§ **Information given**
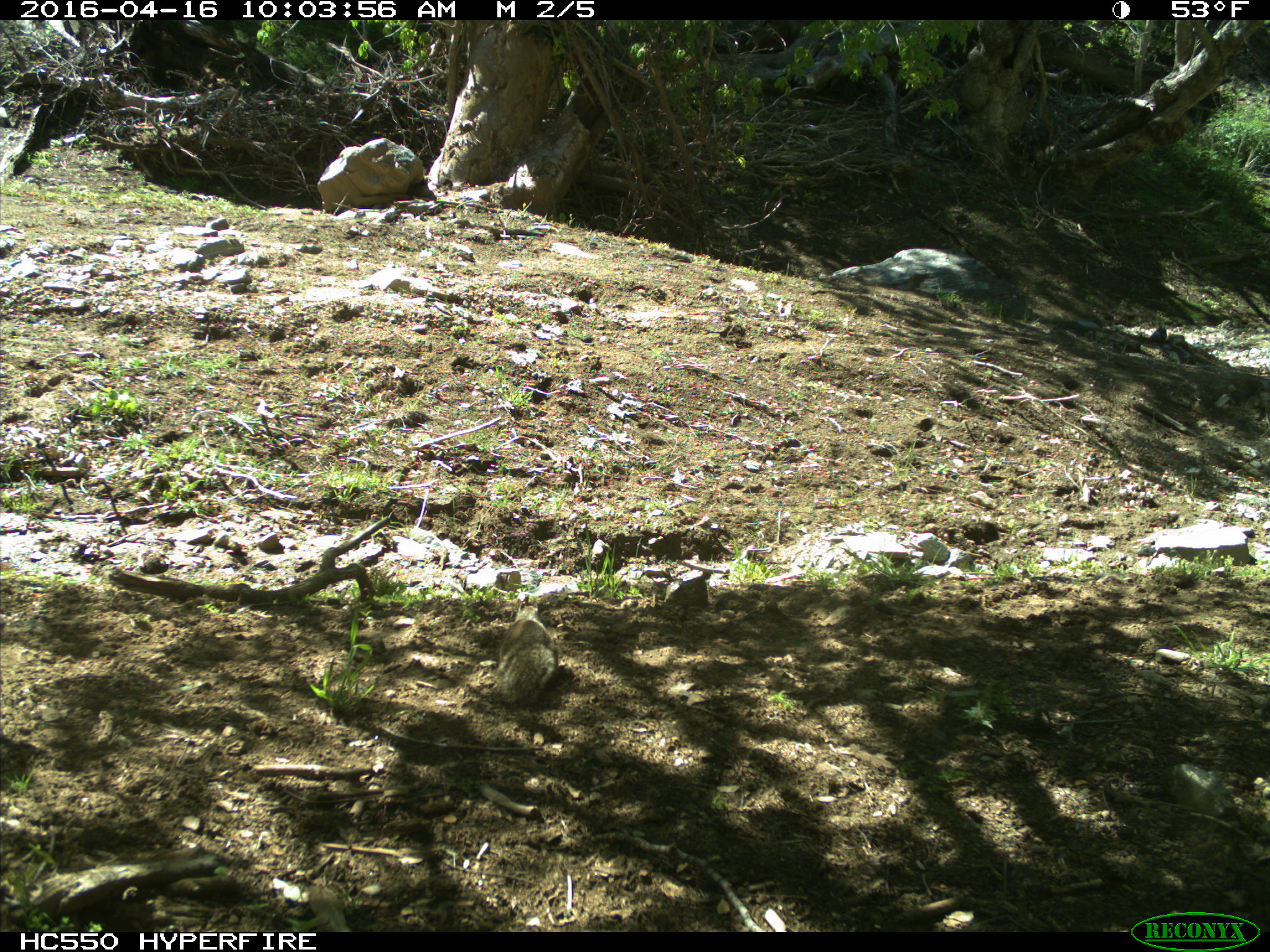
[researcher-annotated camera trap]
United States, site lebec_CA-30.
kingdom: Animalia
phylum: Chordata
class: Mammalia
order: Rodentia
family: Sciuridae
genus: Otospermophilus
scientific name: Otospermophilus beecheyi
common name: california ground squirrel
Otospermophilus beecheyi (california ground squirrel).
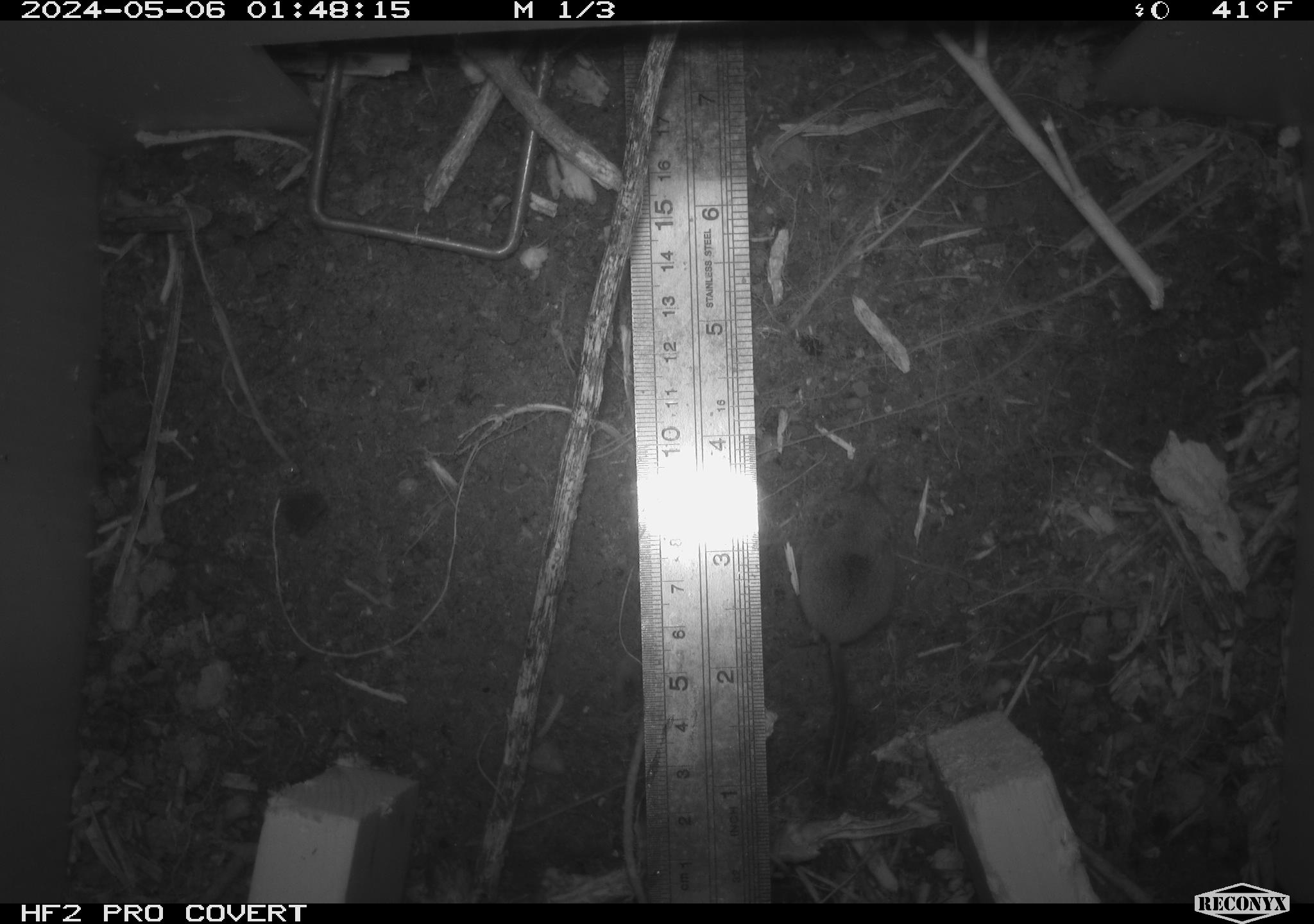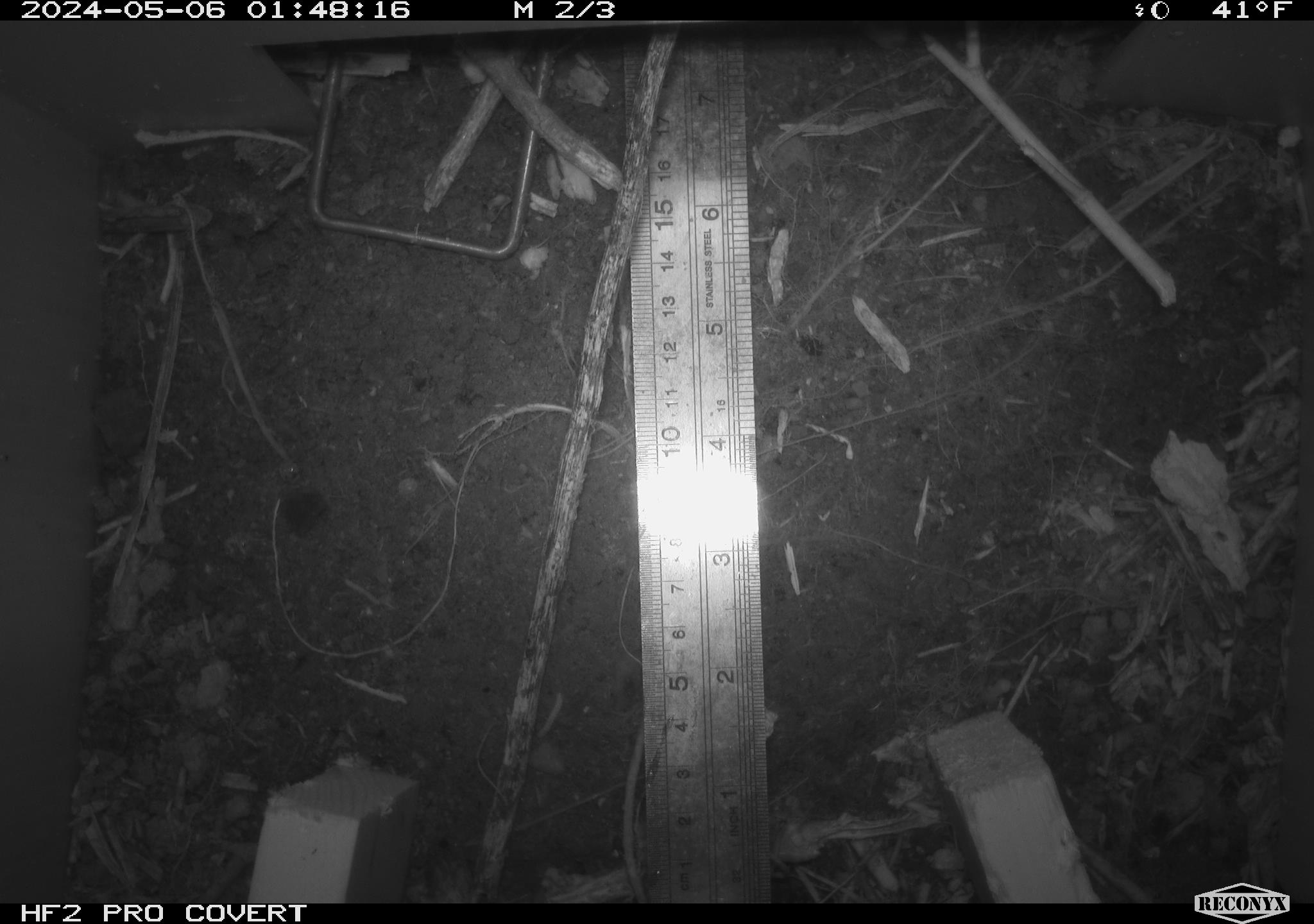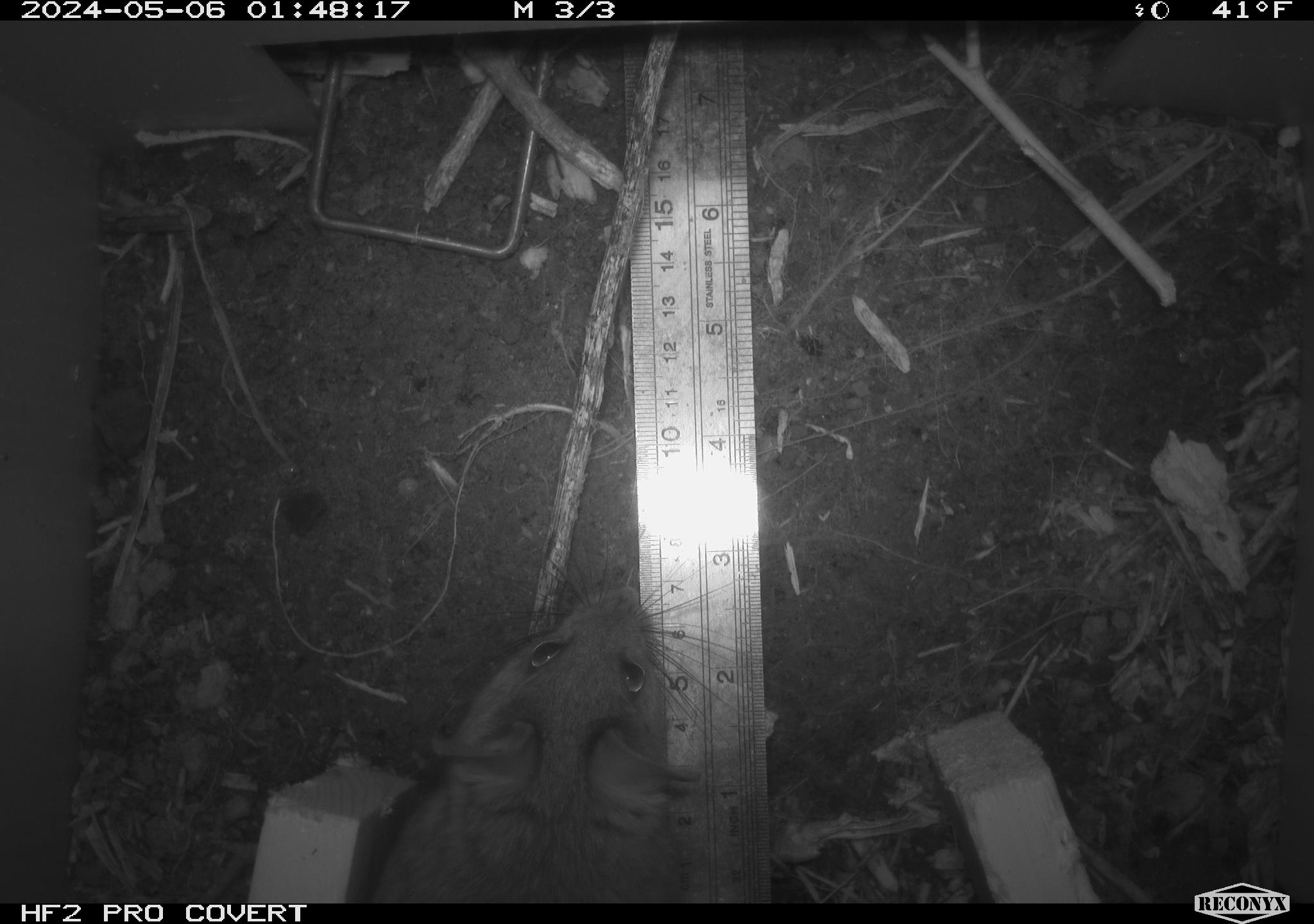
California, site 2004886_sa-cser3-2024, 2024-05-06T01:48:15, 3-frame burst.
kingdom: Animalia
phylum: Chordata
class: Mammalia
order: Eulipotyphla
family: Soricidae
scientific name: Soricidae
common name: shrews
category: soricidae family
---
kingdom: Animalia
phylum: Chordata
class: Mammalia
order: Rodentia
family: Muridae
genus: Rattus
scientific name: Rattus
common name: rat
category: rattus species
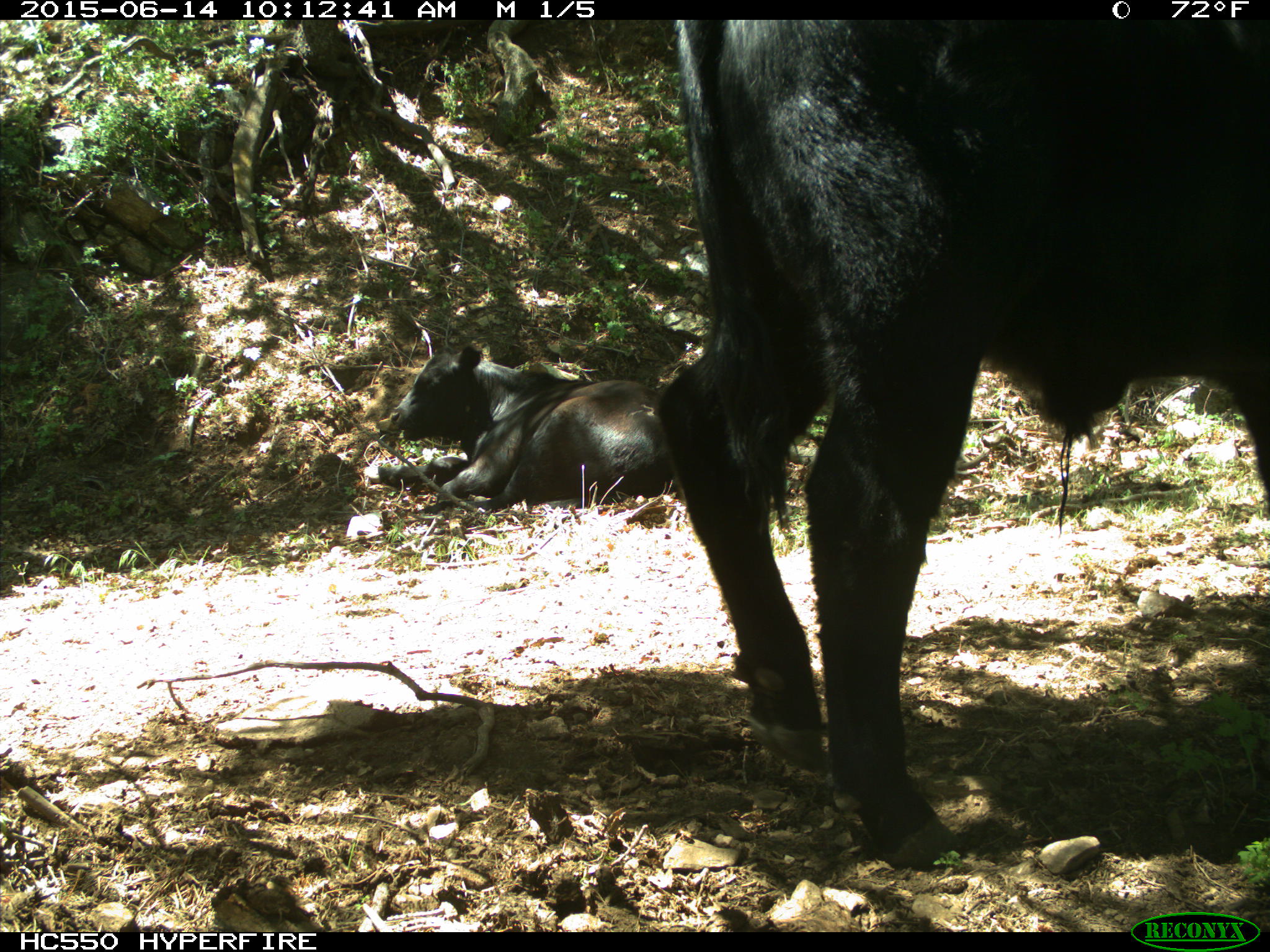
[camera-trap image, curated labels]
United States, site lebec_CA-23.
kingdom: Animalia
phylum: Chordata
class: Mammalia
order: Artiodactyla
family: Bovidae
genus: Bos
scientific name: Bos taurus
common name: domestic cow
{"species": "Bos taurus (domestic cow)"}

§ **Task directions**
All of the material above needs to be restated exactly, with no pictures.

§ **The answer**
[researcher-annotated camera trap]
United States, site lebec_CA-30.
kingdom: Animalia
phylum: Chordata
class: Mammalia
order: Rodentia
family: Sciuridae
genus: Otospermophilus
scientific name: Otospermophilus beecheyi
common name: california ground squirrel
Otospermophilus beecheyi (california ground squirrel).
California, site 2004886_sa-cser3-2024, 2024-05-06T01:48:15, 3-frame burst.
kingdom: Animalia
phylum: Chordata
class: Mammalia
order: Eulipotyphla
family: Soricidae
scientific name: Soricidae
common name: shrews
category: soricidae family
---
kingdom: Animalia
phylum: Chordata
class: Mammalia
order: Rodentia
family: Muridae
genus: Rattus
scientific name: Rattus
common name: rat
category: rattus species
[camera-trap image, curated labels]
United States, site lebec_CA-23.
kingdom: Animalia
phylum: Chordata
class: Mammalia
order: Artiodactyla
family: Bovidae
genus: Bos
scientific name: Bos taurus
common name: domestic cow
{"species": "Bos taurus (domestic cow)"}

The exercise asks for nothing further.